[To be done]
Copy out each line of the data below that contains the word "nearest".

--- START Data excerpts ---

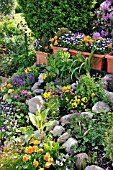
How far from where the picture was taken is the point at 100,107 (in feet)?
13.4

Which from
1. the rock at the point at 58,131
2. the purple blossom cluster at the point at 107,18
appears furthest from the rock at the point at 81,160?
the purple blossom cluster at the point at 107,18

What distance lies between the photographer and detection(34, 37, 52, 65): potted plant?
5.60 meters

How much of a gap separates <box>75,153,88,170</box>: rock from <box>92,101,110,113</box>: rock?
760 mm

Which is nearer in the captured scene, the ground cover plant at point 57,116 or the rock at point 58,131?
the ground cover plant at point 57,116

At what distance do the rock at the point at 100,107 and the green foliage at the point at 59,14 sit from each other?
244 cm

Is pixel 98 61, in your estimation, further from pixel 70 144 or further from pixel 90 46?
pixel 70 144

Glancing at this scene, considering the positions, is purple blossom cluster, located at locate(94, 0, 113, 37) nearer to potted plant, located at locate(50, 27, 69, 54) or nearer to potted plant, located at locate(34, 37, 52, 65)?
potted plant, located at locate(50, 27, 69, 54)

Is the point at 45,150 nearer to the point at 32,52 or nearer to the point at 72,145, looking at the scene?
the point at 72,145

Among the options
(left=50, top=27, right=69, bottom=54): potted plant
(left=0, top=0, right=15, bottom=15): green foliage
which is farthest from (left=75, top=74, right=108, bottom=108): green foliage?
(left=0, top=0, right=15, bottom=15): green foliage

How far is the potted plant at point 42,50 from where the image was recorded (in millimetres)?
5604

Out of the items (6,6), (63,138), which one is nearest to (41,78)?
(63,138)

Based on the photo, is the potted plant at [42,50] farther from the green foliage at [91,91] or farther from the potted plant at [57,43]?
the green foliage at [91,91]

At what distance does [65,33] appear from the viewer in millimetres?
5664

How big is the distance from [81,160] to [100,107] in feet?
2.97
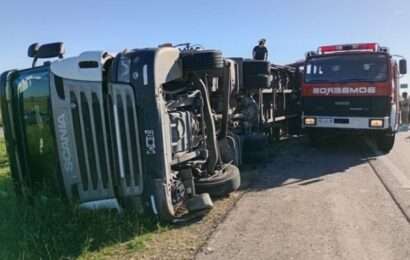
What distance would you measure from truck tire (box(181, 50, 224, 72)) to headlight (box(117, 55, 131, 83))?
775 mm

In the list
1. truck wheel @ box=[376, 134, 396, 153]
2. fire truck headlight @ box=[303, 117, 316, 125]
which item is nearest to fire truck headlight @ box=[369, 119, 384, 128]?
truck wheel @ box=[376, 134, 396, 153]

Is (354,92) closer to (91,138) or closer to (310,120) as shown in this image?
(310,120)

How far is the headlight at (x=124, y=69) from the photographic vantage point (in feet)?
14.0

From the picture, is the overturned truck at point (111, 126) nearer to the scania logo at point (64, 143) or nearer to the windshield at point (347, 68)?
the scania logo at point (64, 143)

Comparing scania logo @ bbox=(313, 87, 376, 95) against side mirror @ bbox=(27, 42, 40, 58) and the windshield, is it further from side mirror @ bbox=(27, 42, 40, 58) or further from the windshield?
side mirror @ bbox=(27, 42, 40, 58)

--- END Data excerpts ---

[Solution]
Out of the items (6,6), (63,138), which one is nearest to (41,78)?
which item is nearest to fire truck headlight @ box=[369, 119, 384, 128]?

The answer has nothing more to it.